情報BOX:米国防権限法成立へ、ウクライナ支援や中国対策など
写真はワシントンの米連邦議会議事堂。2024年7月撮影。REUTERS/Kevin Mohatt
Patricia Zengerle
[17日 ロイター] - 米議会上院は17日に2026年度国防権限法(NDAA)修正法案を可決した。同法案は先週既に下院を通過しており、トランプ大統領の署名を経て成立する見通しだ。
NDAAは毎年制定されるため、議会は兵士の給与引き上げから中国やロシアへの対抗策、主要武器開発までさまざまな取り組みを盛り込める法令として活用。ロッキード・マーチンやRTX など国防総省と取引する防衛企業の注目度も高い。
今回の主な内容は次の通り。
◎欧州支援
トランプ氏が今月公表した最新の国家安全保障戦略はロシア寄りの姿勢がにじみ、米国が欧州との関係を見直す構えだと受け止められている。しかしNDAAには、欧州の安全保障を強化する幾つかの条項が盛り込まれた。

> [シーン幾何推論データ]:
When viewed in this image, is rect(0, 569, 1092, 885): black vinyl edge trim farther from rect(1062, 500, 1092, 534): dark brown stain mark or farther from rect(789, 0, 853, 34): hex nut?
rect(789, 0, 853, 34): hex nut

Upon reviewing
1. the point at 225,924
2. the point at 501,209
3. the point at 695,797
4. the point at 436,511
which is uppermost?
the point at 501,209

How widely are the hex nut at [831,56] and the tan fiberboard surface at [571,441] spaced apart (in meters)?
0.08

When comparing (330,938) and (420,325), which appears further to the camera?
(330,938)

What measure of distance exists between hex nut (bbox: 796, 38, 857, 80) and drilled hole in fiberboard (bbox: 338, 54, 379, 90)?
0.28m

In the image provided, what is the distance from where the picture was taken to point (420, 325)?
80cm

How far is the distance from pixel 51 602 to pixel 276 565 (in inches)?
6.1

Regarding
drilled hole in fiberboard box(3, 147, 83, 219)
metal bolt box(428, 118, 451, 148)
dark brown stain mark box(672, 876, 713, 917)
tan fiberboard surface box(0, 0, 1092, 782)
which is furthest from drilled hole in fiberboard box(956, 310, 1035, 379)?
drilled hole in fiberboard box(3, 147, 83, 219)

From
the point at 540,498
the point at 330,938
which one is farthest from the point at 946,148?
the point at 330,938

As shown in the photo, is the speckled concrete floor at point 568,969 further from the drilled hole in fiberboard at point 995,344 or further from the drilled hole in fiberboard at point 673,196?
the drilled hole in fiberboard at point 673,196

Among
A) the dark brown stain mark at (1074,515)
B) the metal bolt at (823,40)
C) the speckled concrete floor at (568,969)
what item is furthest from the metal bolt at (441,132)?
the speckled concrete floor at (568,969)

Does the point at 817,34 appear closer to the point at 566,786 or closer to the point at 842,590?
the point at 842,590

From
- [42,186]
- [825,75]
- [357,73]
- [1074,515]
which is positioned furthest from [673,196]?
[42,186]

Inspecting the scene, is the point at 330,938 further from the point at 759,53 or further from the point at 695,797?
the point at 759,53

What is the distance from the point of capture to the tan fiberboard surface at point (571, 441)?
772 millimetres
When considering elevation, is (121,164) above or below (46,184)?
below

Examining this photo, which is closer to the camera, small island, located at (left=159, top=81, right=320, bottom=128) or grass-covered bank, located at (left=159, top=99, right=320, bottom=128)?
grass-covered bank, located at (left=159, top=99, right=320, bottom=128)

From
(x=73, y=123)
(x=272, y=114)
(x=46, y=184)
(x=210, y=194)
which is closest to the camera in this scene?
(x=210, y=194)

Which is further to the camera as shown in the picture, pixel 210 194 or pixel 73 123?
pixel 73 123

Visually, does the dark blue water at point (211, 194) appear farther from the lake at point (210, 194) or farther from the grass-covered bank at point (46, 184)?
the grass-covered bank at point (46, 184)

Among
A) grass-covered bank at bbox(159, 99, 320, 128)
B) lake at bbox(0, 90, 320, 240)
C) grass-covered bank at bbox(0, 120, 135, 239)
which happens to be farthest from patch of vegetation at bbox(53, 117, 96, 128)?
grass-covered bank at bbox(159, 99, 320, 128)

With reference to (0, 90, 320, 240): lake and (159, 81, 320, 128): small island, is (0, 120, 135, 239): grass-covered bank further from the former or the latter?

> [練習問題]:
A. 上の国防権限法の記事から、「情報BOX:米国防権限法成立へ、ウクライナ支援や中国対策など」から「する防衛企業の注目度も高い。」までの部分を一字一句そのまま繰り返してください。
B. 国防権限法の記事によると、修正法案は上院で可決される前にどこを通過していましたか？

> [解答例]:
A.
情報BOX:米国防権限法成立へ、ウクライナ支援や中国対策など
写真はワシントンの米連邦議会議事堂。2024年7月撮影。REUTERS/Kevin Mohatt
Patricia Zengerle
[17日 ロイター] - 米議会上院は17日に2026年度国防権限法(NDAA)修正法案を可決した。同法案は先週既に下院を通過しており、トランプ大統領の署名を経て成立する見通しだ。
NDAAは毎年制定されるため、議会は兵士の給与引き上げから中国やロシアへの対抗策、主要武器開発までさまざまな取り組みを盛り込める法令として活用。ロッキード・マーチンやRTX など国防総省と取引する防衛企業の注目度も高い。

B. 先週、下院を通過していました。